■ Reading passage ■
| name | sysdesign-dead-letter-queue |
| description | Use when handling message failures in a queue or stream — installs a DLQ with retry policy, backoff, alerting on growth, and a reprocess-after-fix flow. |
| category | sysdesign |
| version | 1.0.0 |
| requires | [] |
| optional_companions | [] |
When this fires
Use when a service consumes messages (SQS, Kafka, RabbitMQ, Pub/Sub) and
some messages will inevitably fail — malformed payloads, missing
references, transient downstream errors, code bugs that surface only on
specific inputs. Fires when someone says "we'll just retry" without
naming the retry cap, backoff shape, where poison-pill messages go, or
who is paged when the DLQ grows. The skill installs a concrete DLQ with
retry policy, growth alerting, and a reprocessing flow so that failed
messages isolate rather than stall the consumer.
Preconditions
- A consumer exists (or is being designed) that processes messages from a
queue or stream. Direct request/response work doesn't need this skill.
- The messaging substrate supports DLQ primitives or the team is willing
to implement one (most managed services do; Kafka requires a separate
topic).
- Someone owns the on-call rotation that will receive DLQ-growth pages.
An unowned DLQ is a landfill.

■ Collected data ■
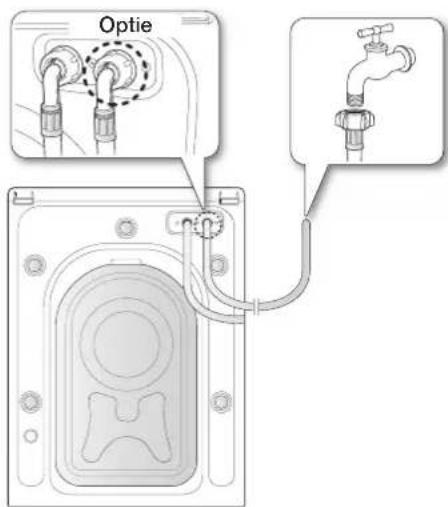 SAMSUNG WD0804Y8E1 - De watertoevoerslang aansluiten - 2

■ What you need to do ■
a) In the dead-letter queue text, what does Kafka require in order to have a DLQ?
b) Please continue the dead-letter queue text from its last sentence.
The data above comes from a separate source.

■ Answers by item number ■
a) Kafka requires a separate topic.

b)
- The business has an opinion on "can we afford to drop a message after
N retries?" — different answers drive very different retry policies.
Execution Workflow
- Classify failure modes. Transient (downstream timeout, deploy blip) —
retry will succeed. Permanent (malformed payload, missing foreign-key
reference, deleted target) — retry will never succeed. Unknown (new
exception in code) — usually permanent until a fix ships. The retry
policy and DLQ behaviour differ per class.
- Set the retry policy for transient failures. Exponential backoff with
jitter (1s, 2s, 4s, 8s, 16s, 32s — with random jitter so consumers
don't thunder together). Cap attempts at 5 to 10 for most workloads.
More attempts mostly burn money; fewer miss legitimate recoveries.
- After the retry cap, move the message to the DLQ. Do not keep
retrying forever — a single poison message will pin one consumer
thread indefinitely and starve the healthy work behind it. The DLQ is
explicitly an isolation mechanism, not a trashcan.
- Preserve context when moving to DLQ. Attach the original message, the
exception trace, the attempt count, a timestamp, and the consumer
version. A DLQ message without this context is unusable in an
incident — no one can tell what went wrong or when.
- Alert on DLQ growth, not absolute size. A DLQ with 3 messages that's
been 3 for a month is healthy noise; a DLQ adding 50 messages per
hour is an incident. Page on rate-of-change over a window. Any
non-zero growth deserves human investigation within hours, not days.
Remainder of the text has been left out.